[Start of PROVIDED DATA]

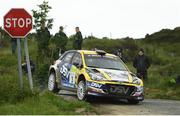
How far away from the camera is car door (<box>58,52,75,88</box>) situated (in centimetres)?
1909

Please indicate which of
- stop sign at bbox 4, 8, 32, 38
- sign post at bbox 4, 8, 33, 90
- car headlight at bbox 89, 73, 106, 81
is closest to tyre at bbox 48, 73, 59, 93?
car headlight at bbox 89, 73, 106, 81

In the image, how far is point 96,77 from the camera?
17.3 metres

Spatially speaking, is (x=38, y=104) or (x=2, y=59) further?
(x=2, y=59)

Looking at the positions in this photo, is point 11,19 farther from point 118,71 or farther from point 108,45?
point 108,45

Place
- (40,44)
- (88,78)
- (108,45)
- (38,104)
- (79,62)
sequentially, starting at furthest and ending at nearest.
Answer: (108,45)
(40,44)
(79,62)
(88,78)
(38,104)

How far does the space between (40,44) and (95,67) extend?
12.8 m

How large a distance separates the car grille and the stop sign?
3.13 metres

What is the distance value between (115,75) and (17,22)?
3551mm

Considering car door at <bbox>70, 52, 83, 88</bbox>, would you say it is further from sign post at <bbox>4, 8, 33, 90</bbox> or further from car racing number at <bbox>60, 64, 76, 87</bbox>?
sign post at <bbox>4, 8, 33, 90</bbox>

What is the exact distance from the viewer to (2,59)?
106 feet

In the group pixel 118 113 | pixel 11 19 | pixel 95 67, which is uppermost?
pixel 11 19

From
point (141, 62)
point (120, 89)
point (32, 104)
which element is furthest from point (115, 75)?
point (141, 62)

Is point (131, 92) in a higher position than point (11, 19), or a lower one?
lower

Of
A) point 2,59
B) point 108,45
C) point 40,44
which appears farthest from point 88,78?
point 108,45
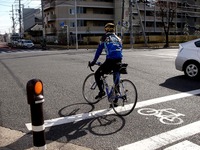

[End of PROVIDED DATA]

WRITTEN PROBLEM |
Copy everything from the line containing "What is the exact" down to the end of the rows, including that first line. Leave the pictures out of your copy.

WRITTEN ANSWER |
What is the exact distance from the viewer to (2,59)?
106 feet

In the group pixel 118 113 | pixel 11 19 | pixel 95 67, which is uppermost?
pixel 11 19

From
point (141, 62)
point (120, 89)
point (32, 104)
which element is furthest from point (115, 75)?
point (141, 62)

Is point (131, 92) in a higher position than point (11, 19), or a lower one?
lower

Of
A) point 2,59
B) point 108,45
C) point 40,44
which appears farthest from point 88,78?
point 108,45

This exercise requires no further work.